┏━━

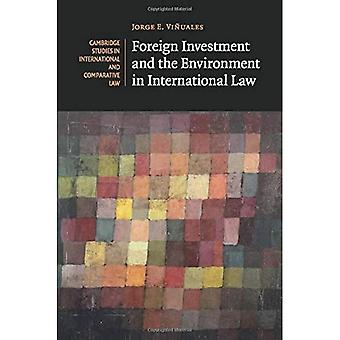 Foreign Investment and the Environment in International Law (Cambridge Studies in International and Comparative...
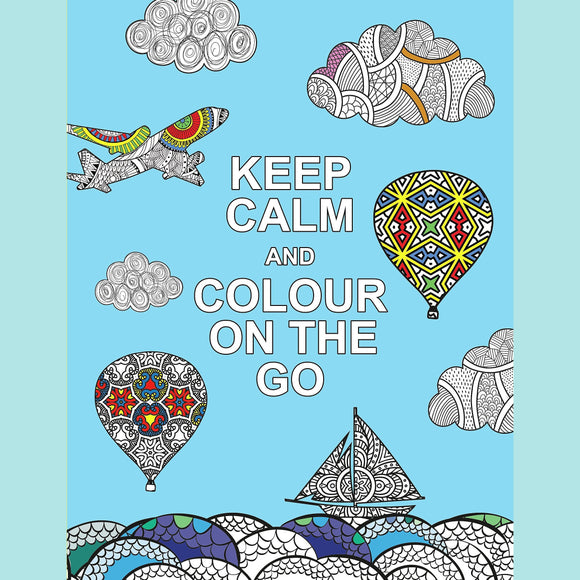 Keep Calm and Colour on the Go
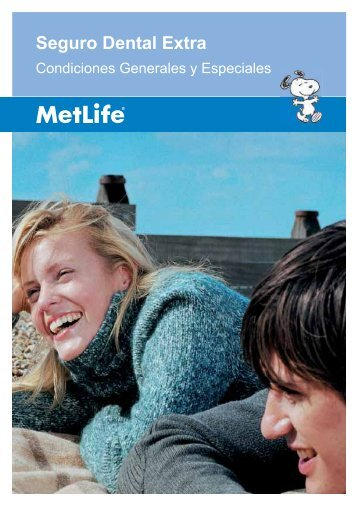 Seguro Dental Extra Condiciones Generales y Especiales - MetLife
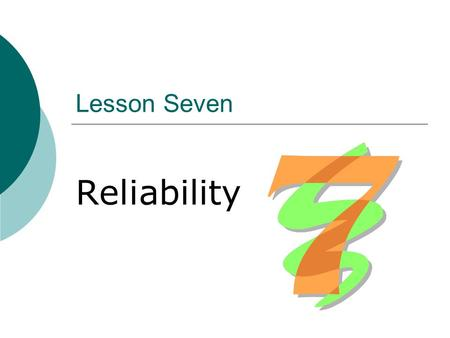 Lesson Seven Reliability. Contents  Definition of reliability Definition of reliability  Indication of reliability: Reliability coefficient Reliability.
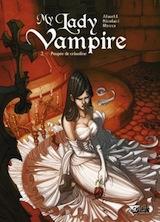 Alwett, Audrey – Nicolacci, Silvestro. My lady vampire, tome 2. Poupée de crinoline
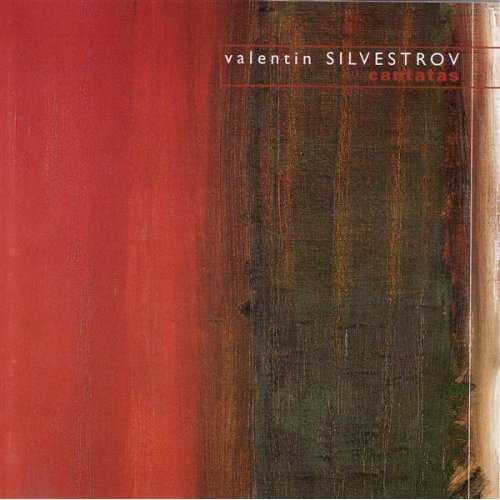Valentin Silvestrov - Cantatas (FLAC)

┗━━

Could you write out the whole listing exactly, dropping the pictures?

■ **FINAL ANSWER**
 Foreign Investment and the Environment in International Law (Cambridge Studies in International and Comparative...
 Keep Calm and Colour on the Go
 Seguro Dental Extra Condiciones Generales y Especiales - MetLife
 Lesson Seven Reliability. Contents  Definition of reliability Definition of reliability  Indication of reliability: Reliability coefficient Reliability.
 Alwett, Audrey – Nicolacci, Silvestro. My lady vampire, tome 2. Poupée de crinoline
Valentin Silvestrov - Cantatas (FLAC)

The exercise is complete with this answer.